Nach Hausdurchsuchung

24-Jähriger aus Königsbronn wegen kinderpornographischen Materials verurteilt

Ein 24-Jähriger aus Königsbronn musste sich vor dem Amtsgericht Heidenheim wegen Besitzes und Verbreitung kinderpornographischen Materials verantworten. Im Vorfeld war das Elternhaus des Angeklagten durchsucht worden.

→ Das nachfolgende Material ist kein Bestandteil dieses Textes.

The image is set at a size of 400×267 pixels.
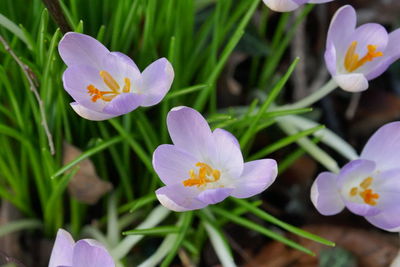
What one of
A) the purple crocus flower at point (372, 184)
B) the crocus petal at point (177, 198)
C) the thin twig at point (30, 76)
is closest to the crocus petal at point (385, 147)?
the purple crocus flower at point (372, 184)

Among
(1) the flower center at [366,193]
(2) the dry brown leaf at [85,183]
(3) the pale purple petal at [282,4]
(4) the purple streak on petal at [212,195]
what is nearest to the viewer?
(4) the purple streak on petal at [212,195]

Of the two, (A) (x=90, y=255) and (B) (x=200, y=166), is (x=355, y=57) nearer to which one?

24-Jähriger aus Königsbronn wegen kinderpornographischen Materials verurteilt

Im Zweifel für den Angeklagten. So heißt es oftmals bei Urteilsverkündungen vor Gericht. Was aber, wenn Zweifel an den Zweifeln bestehen? Am Heidenheimer Amtsgericht sah sich damit kürzlich ein 24-Jähriger aus Königsbronn konfrontiert. Ihm wurde vorgeworfen, im Mai 2022 in drei Fällen kinder- beziehungsweise jugendpornographische Daten versendet zu haben. Bei einer Hausdurchsuchung im Oktober 2022 wurden zudem mehrere hundert Bilder und Videos kinderpornographischer Natur auf seinem Laptop gefunden.

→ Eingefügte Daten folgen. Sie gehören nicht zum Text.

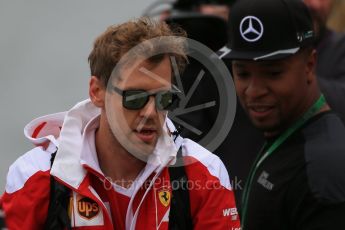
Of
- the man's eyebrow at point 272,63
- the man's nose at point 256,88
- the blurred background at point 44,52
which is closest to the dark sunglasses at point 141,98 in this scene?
the man's nose at point 256,88

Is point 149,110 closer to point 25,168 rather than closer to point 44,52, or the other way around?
point 25,168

Hinweise auf die versendeten Dateien erhielten die Ermittler in diesem Fall über die US-amerikanische Organisation National Center for Missing & Exploited Children (NCMEC), woraufhin besagte Durchsuchung erfolgte. Vor dem Schöffengericht in Heidenheim wies der Angeklagte sämtliche Anschuldigungen zurück: Der Instagram-Account mit dem Aliasnamen „Melissa“, über den das kinderpornographische Material verschickt worden war, konnte zwar der Rufnummer des 24-Jährigen zugeordnet werden, von dem Account selbst wollte der aber nichts gewusst haben. Wie das Material, das sich auf dem beschlagnahmten Laptop befand, dort hingelangt ist, konnte er sich ebenfalls nicht erklären. Die Frage des vorsitzenden Richters Rainer Feil, ob der Königsbronner pädophile Neigungen verspüre, verneinte dieser.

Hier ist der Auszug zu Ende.